■ **Exercise instructions**
Please locate each line in the listing below that contains the word "viewer" and copy those lines out in full.

■ **Supplied entries**
'''

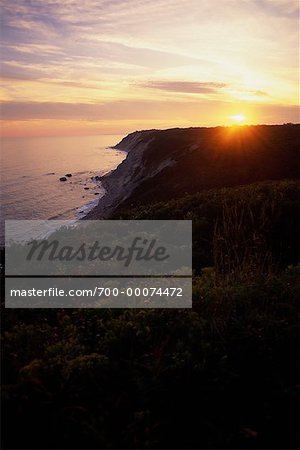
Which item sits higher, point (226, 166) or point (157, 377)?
point (226, 166)

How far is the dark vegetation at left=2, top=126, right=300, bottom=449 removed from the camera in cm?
432

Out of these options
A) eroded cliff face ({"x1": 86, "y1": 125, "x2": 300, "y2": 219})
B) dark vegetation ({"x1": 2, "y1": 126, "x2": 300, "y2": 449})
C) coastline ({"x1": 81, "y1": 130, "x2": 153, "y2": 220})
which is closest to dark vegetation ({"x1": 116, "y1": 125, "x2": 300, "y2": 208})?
eroded cliff face ({"x1": 86, "y1": 125, "x2": 300, "y2": 219})

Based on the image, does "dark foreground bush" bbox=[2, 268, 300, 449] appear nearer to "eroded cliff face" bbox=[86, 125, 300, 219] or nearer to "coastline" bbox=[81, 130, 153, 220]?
"eroded cliff face" bbox=[86, 125, 300, 219]

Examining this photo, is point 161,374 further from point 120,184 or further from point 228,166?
point 120,184

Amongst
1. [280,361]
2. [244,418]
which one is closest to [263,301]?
[280,361]

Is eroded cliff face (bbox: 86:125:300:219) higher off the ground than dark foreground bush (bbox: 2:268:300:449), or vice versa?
eroded cliff face (bbox: 86:125:300:219)

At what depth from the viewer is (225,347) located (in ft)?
18.6

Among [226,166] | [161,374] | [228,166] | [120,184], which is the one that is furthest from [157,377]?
[120,184]

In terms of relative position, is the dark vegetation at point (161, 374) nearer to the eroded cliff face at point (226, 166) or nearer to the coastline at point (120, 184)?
the eroded cliff face at point (226, 166)

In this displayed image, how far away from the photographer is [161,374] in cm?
Result: 505

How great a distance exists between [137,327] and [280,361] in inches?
81.0

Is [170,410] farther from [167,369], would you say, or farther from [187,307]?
[187,307]

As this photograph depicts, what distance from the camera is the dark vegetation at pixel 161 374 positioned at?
4.32 metres

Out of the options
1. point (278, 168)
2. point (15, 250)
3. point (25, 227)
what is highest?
point (278, 168)
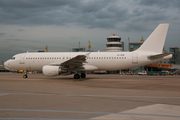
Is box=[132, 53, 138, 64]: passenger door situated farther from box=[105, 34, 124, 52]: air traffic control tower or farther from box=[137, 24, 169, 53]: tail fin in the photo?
box=[105, 34, 124, 52]: air traffic control tower

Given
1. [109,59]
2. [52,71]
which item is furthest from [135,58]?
[52,71]

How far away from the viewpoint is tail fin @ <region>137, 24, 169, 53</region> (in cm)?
2198

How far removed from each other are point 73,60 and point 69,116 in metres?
15.5

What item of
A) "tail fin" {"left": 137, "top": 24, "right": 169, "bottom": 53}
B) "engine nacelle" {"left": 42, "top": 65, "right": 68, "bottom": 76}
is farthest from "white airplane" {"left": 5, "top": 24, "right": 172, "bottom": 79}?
"engine nacelle" {"left": 42, "top": 65, "right": 68, "bottom": 76}

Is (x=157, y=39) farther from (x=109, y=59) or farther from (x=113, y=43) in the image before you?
(x=113, y=43)

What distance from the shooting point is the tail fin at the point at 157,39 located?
22.0 meters

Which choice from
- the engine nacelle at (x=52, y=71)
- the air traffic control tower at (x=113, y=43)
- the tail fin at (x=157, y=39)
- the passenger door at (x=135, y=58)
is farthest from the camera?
the air traffic control tower at (x=113, y=43)

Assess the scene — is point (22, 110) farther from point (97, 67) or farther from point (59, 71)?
point (97, 67)

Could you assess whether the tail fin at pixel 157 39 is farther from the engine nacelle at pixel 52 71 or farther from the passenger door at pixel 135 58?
the engine nacelle at pixel 52 71

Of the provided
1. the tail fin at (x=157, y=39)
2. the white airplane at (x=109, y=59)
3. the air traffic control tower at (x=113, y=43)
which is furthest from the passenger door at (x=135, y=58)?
the air traffic control tower at (x=113, y=43)

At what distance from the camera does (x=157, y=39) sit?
2223cm

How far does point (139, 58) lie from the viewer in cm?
2206

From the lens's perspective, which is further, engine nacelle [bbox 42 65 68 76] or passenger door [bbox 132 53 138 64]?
passenger door [bbox 132 53 138 64]

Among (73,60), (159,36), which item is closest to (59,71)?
(73,60)
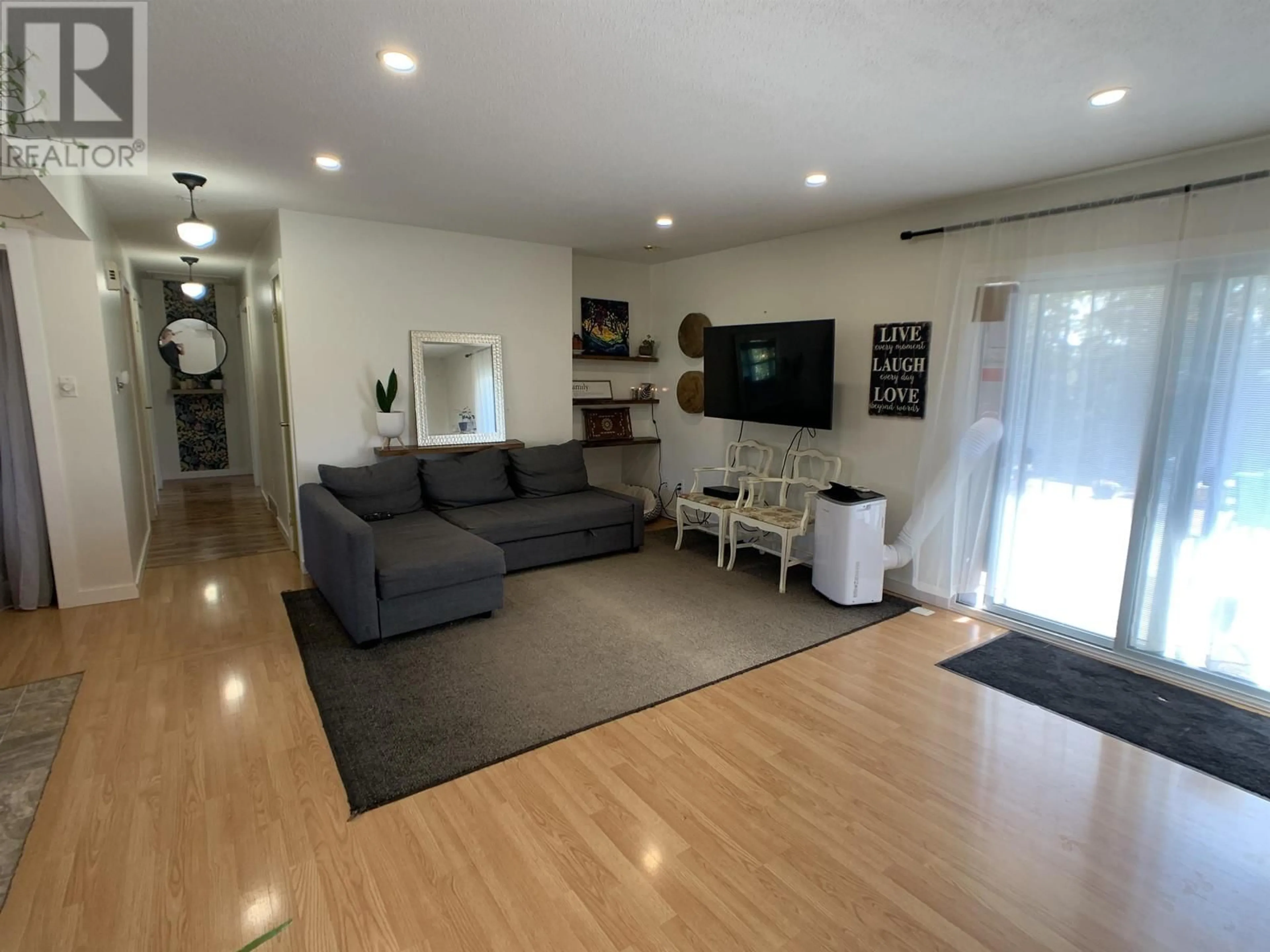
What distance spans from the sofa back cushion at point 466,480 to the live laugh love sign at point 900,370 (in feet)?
9.13

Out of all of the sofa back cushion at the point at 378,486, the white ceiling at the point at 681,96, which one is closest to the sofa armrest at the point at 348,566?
the sofa back cushion at the point at 378,486

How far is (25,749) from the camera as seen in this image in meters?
2.25

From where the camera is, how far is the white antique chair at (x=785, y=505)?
4000 mm

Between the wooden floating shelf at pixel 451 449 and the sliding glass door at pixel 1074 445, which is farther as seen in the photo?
the wooden floating shelf at pixel 451 449

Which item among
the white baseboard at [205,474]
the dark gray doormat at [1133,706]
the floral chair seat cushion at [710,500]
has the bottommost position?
the dark gray doormat at [1133,706]

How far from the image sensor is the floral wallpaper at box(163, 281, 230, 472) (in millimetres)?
7523

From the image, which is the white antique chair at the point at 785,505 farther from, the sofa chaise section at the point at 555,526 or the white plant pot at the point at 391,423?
the white plant pot at the point at 391,423

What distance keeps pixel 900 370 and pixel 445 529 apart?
3.11 meters

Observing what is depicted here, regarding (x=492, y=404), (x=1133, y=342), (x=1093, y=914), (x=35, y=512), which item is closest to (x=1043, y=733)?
(x=1093, y=914)

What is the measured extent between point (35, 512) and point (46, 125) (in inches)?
90.0

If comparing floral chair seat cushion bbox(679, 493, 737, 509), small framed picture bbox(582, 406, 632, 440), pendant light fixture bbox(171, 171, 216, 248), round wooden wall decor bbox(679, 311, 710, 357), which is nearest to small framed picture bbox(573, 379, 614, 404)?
small framed picture bbox(582, 406, 632, 440)

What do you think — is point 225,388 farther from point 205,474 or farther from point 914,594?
point 914,594

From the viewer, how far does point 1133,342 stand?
2.92 m

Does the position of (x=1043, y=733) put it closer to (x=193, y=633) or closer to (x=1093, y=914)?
(x=1093, y=914)
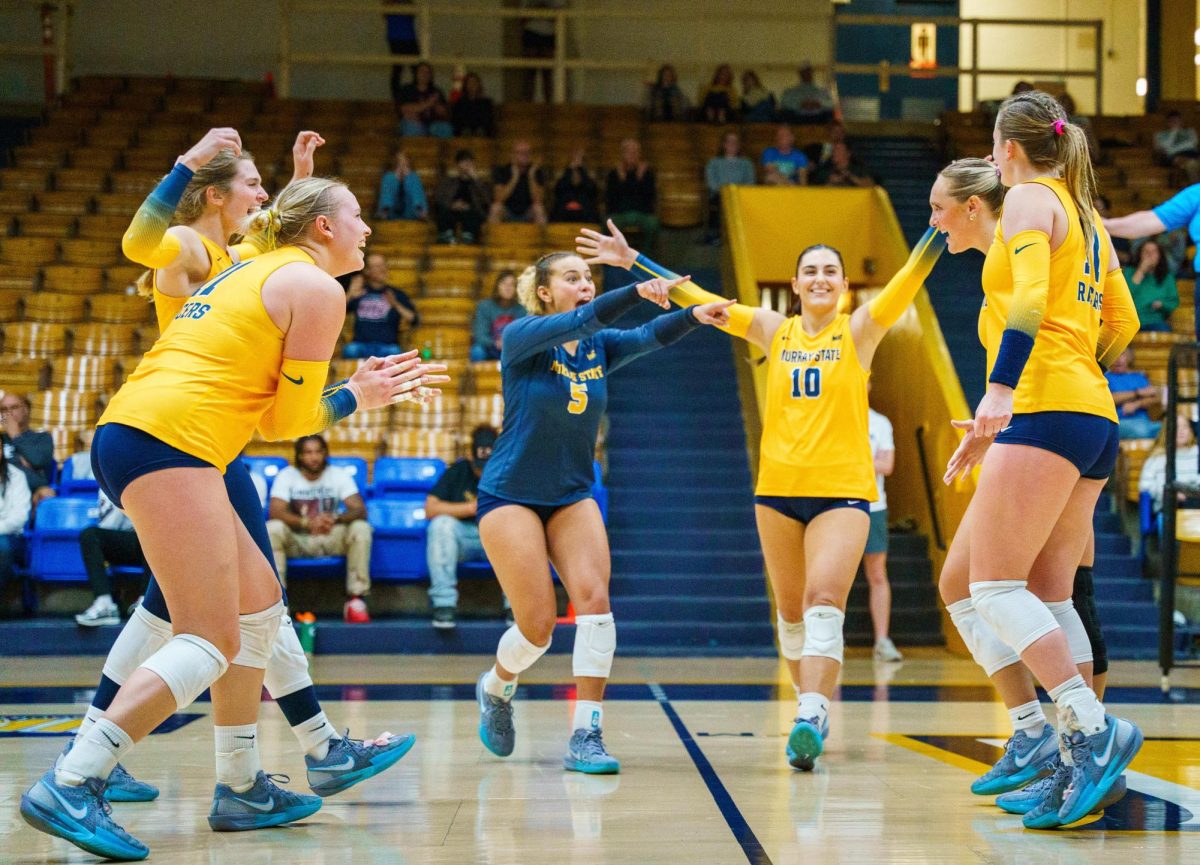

'''

■ **Solution to this task**
At what depth from the viewer is (225,347) located (in ft)?
How far does point (139, 58) lie from the viewer in cm?
From the viewer, how far does point 1133,342 stand?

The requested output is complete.